The 2022 election is not a shoo-in for Murray, and she wants voters to understand that apathy could be fatal for the future of American democracy.

"What's happened is, a lot of Democrats think, 'Oh, Patty will be fine, she's been elected before,' and they aren't involved, and they're not thinking about voting. If we get people involved, I will not lose this election. If people stay home and think, 'Oh, she's fine,' then it's going to be a real challenge. Your vote, who's speaking for you, and who's in the majority, matters. So, all those things you're asking, about housing supply funds, discrimination, everything else, will be determined by whether or not Mitch McConnell gets the majority," she said.

As for her opponent, much of Murray's public criticism of her stems from Smiley's tweets about the LGBTQ+ community, ties to homophobic religious leaders, and refusal to accept Biden's election as legitimate.

Murray's concerns for the election extend beyond just the damage Smiley could cause, though. "If my opponent wins, Mitch McConnell will get the majority. She's out selling change right now: 'Oh, she's been in office for 30 years.' Well, what change are you going to get? Mitch McConnell as the majority leader.
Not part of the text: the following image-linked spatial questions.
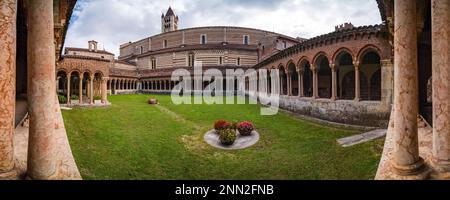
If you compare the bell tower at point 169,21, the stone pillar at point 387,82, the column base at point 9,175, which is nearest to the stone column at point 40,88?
the column base at point 9,175

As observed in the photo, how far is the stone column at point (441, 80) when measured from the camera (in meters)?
4.32

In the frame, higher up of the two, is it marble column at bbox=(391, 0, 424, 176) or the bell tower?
the bell tower

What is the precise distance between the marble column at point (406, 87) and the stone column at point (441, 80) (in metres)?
0.31

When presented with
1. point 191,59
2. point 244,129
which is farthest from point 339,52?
point 191,59

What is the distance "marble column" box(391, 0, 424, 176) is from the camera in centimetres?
451

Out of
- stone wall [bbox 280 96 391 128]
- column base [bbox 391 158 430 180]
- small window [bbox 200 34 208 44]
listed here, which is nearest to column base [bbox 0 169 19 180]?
column base [bbox 391 158 430 180]

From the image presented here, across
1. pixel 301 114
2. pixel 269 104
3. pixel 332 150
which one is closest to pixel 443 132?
pixel 332 150

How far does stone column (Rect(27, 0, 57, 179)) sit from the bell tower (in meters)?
61.3

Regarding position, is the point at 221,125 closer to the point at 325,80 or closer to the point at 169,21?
the point at 325,80

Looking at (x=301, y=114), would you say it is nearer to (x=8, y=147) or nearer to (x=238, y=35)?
(x=8, y=147)

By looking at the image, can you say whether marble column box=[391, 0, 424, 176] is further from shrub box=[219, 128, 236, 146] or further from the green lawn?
shrub box=[219, 128, 236, 146]

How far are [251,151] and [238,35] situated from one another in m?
38.9

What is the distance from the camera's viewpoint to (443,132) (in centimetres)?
438

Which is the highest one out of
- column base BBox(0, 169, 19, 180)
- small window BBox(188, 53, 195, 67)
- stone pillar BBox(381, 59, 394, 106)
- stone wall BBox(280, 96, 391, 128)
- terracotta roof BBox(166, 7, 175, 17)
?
terracotta roof BBox(166, 7, 175, 17)
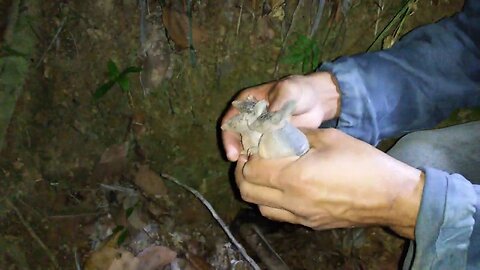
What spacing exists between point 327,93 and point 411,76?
0.74ft

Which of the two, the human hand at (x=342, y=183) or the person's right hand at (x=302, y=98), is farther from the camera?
the person's right hand at (x=302, y=98)

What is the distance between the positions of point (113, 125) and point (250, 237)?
2.20 feet

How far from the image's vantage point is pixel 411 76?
120cm

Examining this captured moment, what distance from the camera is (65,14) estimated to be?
171 cm

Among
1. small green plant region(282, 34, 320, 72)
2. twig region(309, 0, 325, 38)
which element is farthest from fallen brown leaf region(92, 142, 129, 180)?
twig region(309, 0, 325, 38)

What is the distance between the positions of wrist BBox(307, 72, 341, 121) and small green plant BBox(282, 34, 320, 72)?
0.53 meters

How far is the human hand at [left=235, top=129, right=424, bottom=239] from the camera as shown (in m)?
0.87

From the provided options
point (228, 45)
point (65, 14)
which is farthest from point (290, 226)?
point (65, 14)

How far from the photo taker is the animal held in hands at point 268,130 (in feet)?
2.96

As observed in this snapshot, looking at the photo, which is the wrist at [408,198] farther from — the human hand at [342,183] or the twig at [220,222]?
the twig at [220,222]

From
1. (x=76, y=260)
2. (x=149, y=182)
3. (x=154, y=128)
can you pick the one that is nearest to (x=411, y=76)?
(x=154, y=128)

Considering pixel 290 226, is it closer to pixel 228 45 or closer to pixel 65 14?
pixel 228 45

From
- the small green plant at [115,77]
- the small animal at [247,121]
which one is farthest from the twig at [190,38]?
the small animal at [247,121]

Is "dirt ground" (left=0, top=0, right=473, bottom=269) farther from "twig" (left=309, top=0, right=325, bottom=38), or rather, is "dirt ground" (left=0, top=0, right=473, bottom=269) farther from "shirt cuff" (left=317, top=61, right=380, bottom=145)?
"shirt cuff" (left=317, top=61, right=380, bottom=145)
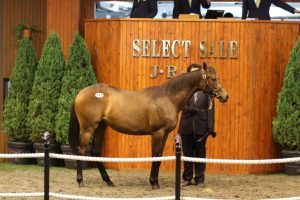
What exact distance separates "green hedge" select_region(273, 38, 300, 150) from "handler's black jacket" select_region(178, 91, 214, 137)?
7.57 ft

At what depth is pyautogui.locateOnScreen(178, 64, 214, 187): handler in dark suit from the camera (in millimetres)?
14469

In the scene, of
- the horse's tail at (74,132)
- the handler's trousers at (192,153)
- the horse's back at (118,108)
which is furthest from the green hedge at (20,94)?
the handler's trousers at (192,153)

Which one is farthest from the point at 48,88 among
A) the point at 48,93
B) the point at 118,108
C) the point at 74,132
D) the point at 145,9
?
the point at 118,108

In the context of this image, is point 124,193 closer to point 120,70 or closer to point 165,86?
point 165,86

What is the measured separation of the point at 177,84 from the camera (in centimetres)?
1441

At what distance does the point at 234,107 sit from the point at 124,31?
7.91 feet

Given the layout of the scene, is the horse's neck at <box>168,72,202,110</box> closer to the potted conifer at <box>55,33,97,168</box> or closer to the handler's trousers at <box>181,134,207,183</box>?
the handler's trousers at <box>181,134,207,183</box>

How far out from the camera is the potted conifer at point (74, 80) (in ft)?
56.0

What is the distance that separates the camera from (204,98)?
14.7 m

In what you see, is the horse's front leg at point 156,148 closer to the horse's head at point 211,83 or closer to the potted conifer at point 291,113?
the horse's head at point 211,83

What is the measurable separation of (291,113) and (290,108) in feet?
0.32

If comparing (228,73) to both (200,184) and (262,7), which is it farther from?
(200,184)

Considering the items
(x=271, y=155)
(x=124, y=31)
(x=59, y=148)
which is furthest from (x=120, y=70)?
(x=271, y=155)

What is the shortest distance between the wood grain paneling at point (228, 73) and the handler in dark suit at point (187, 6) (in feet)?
1.73
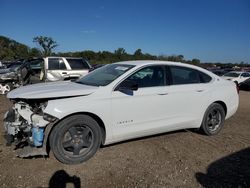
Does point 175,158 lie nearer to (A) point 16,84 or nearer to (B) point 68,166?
(B) point 68,166

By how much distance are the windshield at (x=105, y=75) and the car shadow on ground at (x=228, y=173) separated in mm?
2062

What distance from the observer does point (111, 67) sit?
5156 mm

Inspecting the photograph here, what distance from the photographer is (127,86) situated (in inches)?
169

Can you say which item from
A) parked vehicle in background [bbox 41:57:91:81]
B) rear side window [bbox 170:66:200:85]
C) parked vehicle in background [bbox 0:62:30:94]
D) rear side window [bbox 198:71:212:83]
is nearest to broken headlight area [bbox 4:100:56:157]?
rear side window [bbox 170:66:200:85]

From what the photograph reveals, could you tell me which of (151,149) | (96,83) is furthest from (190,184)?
(96,83)

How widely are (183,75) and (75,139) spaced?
2.53 metres

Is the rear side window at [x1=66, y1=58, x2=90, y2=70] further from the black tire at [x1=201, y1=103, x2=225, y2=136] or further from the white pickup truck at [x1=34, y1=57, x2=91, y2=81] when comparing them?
the black tire at [x1=201, y1=103, x2=225, y2=136]

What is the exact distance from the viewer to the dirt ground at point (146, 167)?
357 centimetres

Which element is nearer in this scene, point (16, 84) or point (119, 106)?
point (119, 106)

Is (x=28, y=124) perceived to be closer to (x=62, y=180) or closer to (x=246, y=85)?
(x=62, y=180)

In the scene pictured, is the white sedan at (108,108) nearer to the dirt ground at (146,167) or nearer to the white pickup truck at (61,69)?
the dirt ground at (146,167)

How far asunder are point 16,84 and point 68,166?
372 inches

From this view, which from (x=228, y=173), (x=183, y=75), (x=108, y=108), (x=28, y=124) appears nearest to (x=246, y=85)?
(x=183, y=75)

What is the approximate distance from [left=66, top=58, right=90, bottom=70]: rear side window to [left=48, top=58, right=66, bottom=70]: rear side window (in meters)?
0.33
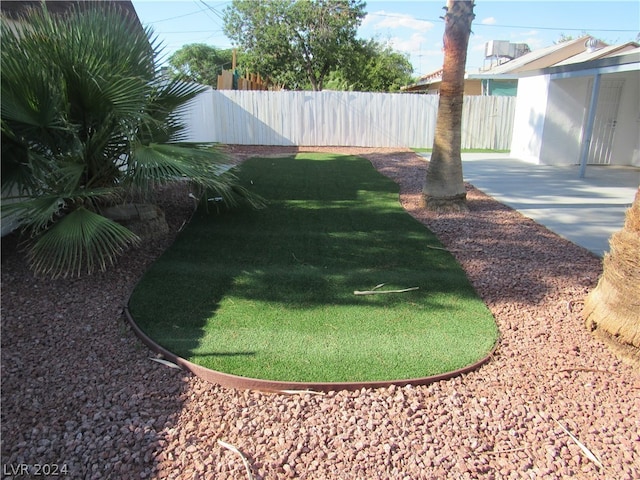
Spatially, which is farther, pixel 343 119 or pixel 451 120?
pixel 343 119

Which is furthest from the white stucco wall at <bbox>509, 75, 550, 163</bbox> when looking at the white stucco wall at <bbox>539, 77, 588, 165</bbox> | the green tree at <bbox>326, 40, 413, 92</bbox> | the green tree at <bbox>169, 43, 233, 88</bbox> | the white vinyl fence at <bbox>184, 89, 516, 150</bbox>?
the green tree at <bbox>169, 43, 233, 88</bbox>

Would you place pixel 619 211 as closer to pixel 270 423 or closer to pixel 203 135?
pixel 270 423

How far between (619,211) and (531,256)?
3.37 meters

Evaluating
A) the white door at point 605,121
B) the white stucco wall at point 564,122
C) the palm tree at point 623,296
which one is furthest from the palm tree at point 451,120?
the white door at point 605,121

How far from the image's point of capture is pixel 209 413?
276 cm

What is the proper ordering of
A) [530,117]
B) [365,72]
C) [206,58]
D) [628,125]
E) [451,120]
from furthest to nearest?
[206,58], [365,72], [530,117], [628,125], [451,120]

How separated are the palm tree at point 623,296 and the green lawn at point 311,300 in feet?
2.74

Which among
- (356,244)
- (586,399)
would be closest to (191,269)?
(356,244)

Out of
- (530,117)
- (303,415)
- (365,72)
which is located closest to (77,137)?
(303,415)

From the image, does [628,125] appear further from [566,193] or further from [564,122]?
[566,193]

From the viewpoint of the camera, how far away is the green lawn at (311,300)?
328cm

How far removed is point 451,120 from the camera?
22.7 feet

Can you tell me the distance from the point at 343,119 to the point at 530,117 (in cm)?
642

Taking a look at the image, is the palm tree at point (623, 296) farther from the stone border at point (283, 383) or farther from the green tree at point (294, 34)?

And I know Mitch McConnell, and I know what he will do.

"If we allow Tiffany [Smiley] to win because we are lackadaisical, don't tell our friends, don't get people out to vote, we are going to live with the consequences. I am doing everything I can. I am out everywhere, doing another town hall with her. I will try to stay calm, but I need your help, I cannot do this by myself, and I do need everyone to get your friends out to vote. This is critical."

This election will be critical for the future of LGBTQ+ rights, not only in Washington state but across the country. Every vote matters.

The last day to cast a ballot in Washington State is November 8. Voters can register in person up until November 8 as well.